EXTRACTED TEXT
You remember the Jetson family from Orbit City, right? Always flying off to school or the mall in their own pod. Well, this week, Elon Musk, another kind of space man, is trying to bring that pod travel down to earth. He unveiled designs for a high-speed transit system called hyper-loop. He says it would whisk you from San Francisco to Los Angeles in 30 minutes.

That means traveling at 700 miles per hour. So how does hyper-loop work and will it work. Our next guest is here to tell us just that. Tim de Chant is a senior digital editor at NOVA and he joins us from WGBH. Welcome to the show.

TIM DE CHANT: Thanks for having me.

LICHTMAN: Okay. So give us the real - this has been all the buzz this week. Give us the real deal. Could this work physically?

CHANT: Physically it does seem to be possible. There might be some changes that need to be made, but by and large, people think that theoretically that this actually could work.

LICHTMAN: Break it down. How would it work?

CHANT: Well, he envisions two tubes running down Interstate 5 in California and those tubes would be sucked clear of most of their air. They would be lowered to one-one thousandth of an atmosphere of pressure and that would reduce wind resistance in the tunnel for the capsules that would travel through. And these capsules would be made of, in theory, probably some lightweight material and along the bottom, they'd have some skis that would kind of work like the air hockey part that he mentioned.

AIM OF THE EXERCISE
Resume the hyperloop interview transcript after its final line, keeping the same speakers and format.

Outline labeling records
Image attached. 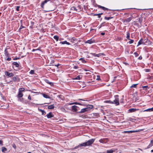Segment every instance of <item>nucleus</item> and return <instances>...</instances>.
Here are the masks:
<instances>
[{
    "label": "nucleus",
    "mask_w": 153,
    "mask_h": 153,
    "mask_svg": "<svg viewBox=\"0 0 153 153\" xmlns=\"http://www.w3.org/2000/svg\"><path fill=\"white\" fill-rule=\"evenodd\" d=\"M95 139H91L88 140L86 142H85L82 144H80L78 146L75 147V149L77 148L79 146H91L94 142Z\"/></svg>",
    "instance_id": "obj_1"
},
{
    "label": "nucleus",
    "mask_w": 153,
    "mask_h": 153,
    "mask_svg": "<svg viewBox=\"0 0 153 153\" xmlns=\"http://www.w3.org/2000/svg\"><path fill=\"white\" fill-rule=\"evenodd\" d=\"M93 107V106L92 105H88L86 108L82 109L80 112L81 113H84L85 112L89 111L91 109H92Z\"/></svg>",
    "instance_id": "obj_2"
},
{
    "label": "nucleus",
    "mask_w": 153,
    "mask_h": 153,
    "mask_svg": "<svg viewBox=\"0 0 153 153\" xmlns=\"http://www.w3.org/2000/svg\"><path fill=\"white\" fill-rule=\"evenodd\" d=\"M115 99L113 102V104H115L116 105H118L119 104V98L118 96L117 95L114 96Z\"/></svg>",
    "instance_id": "obj_3"
},
{
    "label": "nucleus",
    "mask_w": 153,
    "mask_h": 153,
    "mask_svg": "<svg viewBox=\"0 0 153 153\" xmlns=\"http://www.w3.org/2000/svg\"><path fill=\"white\" fill-rule=\"evenodd\" d=\"M143 129H139L136 130H134V131H123V132L125 133H132L133 132H139L140 131H142Z\"/></svg>",
    "instance_id": "obj_4"
},
{
    "label": "nucleus",
    "mask_w": 153,
    "mask_h": 153,
    "mask_svg": "<svg viewBox=\"0 0 153 153\" xmlns=\"http://www.w3.org/2000/svg\"><path fill=\"white\" fill-rule=\"evenodd\" d=\"M144 45H149L150 43V41L147 38L143 39Z\"/></svg>",
    "instance_id": "obj_5"
},
{
    "label": "nucleus",
    "mask_w": 153,
    "mask_h": 153,
    "mask_svg": "<svg viewBox=\"0 0 153 153\" xmlns=\"http://www.w3.org/2000/svg\"><path fill=\"white\" fill-rule=\"evenodd\" d=\"M4 74L6 76L10 77L13 76L14 75L13 73L12 72L10 73L7 71H6L4 72Z\"/></svg>",
    "instance_id": "obj_6"
},
{
    "label": "nucleus",
    "mask_w": 153,
    "mask_h": 153,
    "mask_svg": "<svg viewBox=\"0 0 153 153\" xmlns=\"http://www.w3.org/2000/svg\"><path fill=\"white\" fill-rule=\"evenodd\" d=\"M12 79L14 82H18L20 81V79L18 76H16L13 77Z\"/></svg>",
    "instance_id": "obj_7"
},
{
    "label": "nucleus",
    "mask_w": 153,
    "mask_h": 153,
    "mask_svg": "<svg viewBox=\"0 0 153 153\" xmlns=\"http://www.w3.org/2000/svg\"><path fill=\"white\" fill-rule=\"evenodd\" d=\"M91 54L94 56H96L97 57H99L102 55H105V54L103 53H99L98 54H96L95 53H91Z\"/></svg>",
    "instance_id": "obj_8"
},
{
    "label": "nucleus",
    "mask_w": 153,
    "mask_h": 153,
    "mask_svg": "<svg viewBox=\"0 0 153 153\" xmlns=\"http://www.w3.org/2000/svg\"><path fill=\"white\" fill-rule=\"evenodd\" d=\"M99 142L102 143H105L107 142V140L106 139H101L99 140Z\"/></svg>",
    "instance_id": "obj_9"
},
{
    "label": "nucleus",
    "mask_w": 153,
    "mask_h": 153,
    "mask_svg": "<svg viewBox=\"0 0 153 153\" xmlns=\"http://www.w3.org/2000/svg\"><path fill=\"white\" fill-rule=\"evenodd\" d=\"M94 42H95V40H92L91 39L88 40L85 42V43H88L89 44H91Z\"/></svg>",
    "instance_id": "obj_10"
},
{
    "label": "nucleus",
    "mask_w": 153,
    "mask_h": 153,
    "mask_svg": "<svg viewBox=\"0 0 153 153\" xmlns=\"http://www.w3.org/2000/svg\"><path fill=\"white\" fill-rule=\"evenodd\" d=\"M139 110V109L138 108H131L128 110V111L130 112H135L137 111H138Z\"/></svg>",
    "instance_id": "obj_11"
},
{
    "label": "nucleus",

ANSWER TO THE EXERCISE
So there would be a turbine compressor in the very front of these capsules that would feed the remaining oxygen in the tubes down through little holes in these skis, and that would create about half a millimeter to 1.3 millimeters of lift and that would keep the capsules gliding down these tubes. And as you said, over 700 miles an hour.

LICHTMAN: And so the pressure differential is actually the thing that's propelling them?

CHANT: No. That's what some people were speculating early on. But, in fact, what's driving them is a linear motor. So linear electric motors work similar to standard electric motors except kind of they're cut open and laid flat. So what they would be doing is he'd assemble, I think, two and a half miles of linear motors to get the cars up to speed.

And then, because of the low wind resistance in these tunnels, he's only need a booster linear motor about every 70 miles or so.

LICHTMAN: I gotcha. So the pressure, getting rid of the air gets rid of drag.

CHANT: Exactly.

LICHTMAN: But you still have to push some air out of the way, right? What about heat from that process?

CHANT: That's true, yeah. So one of the concerns is that these air cushions that they're running on are such high pressure in that there'd be so much friction there that you'd be generating a lot of heat. Now, Musk's solution is to use and advanced aerospace alloy called Inconel that they use in their SpaceX rockets. And he thinks this will deal with some of that heat.

But it remains to be seen if the heat transfer from these skis to the rest of the structure could be dealt with in such a way that would keep the cabin comfortable for passengers.

LICHTMAN: Yeah. I mean, speaking of that, I mean, 700 miles per hour seems pretty fast. Is he talking about having barf bags in the pods, too?

CHANT: No word on that yet, but I'm sure you'd need them. The force would be up to half a G, depending on the turn and the acceleration. So that's quite a bit.

LICHTMAN: I mean, I can't even envision what that's like. Are people's cheeks going to be flapping back?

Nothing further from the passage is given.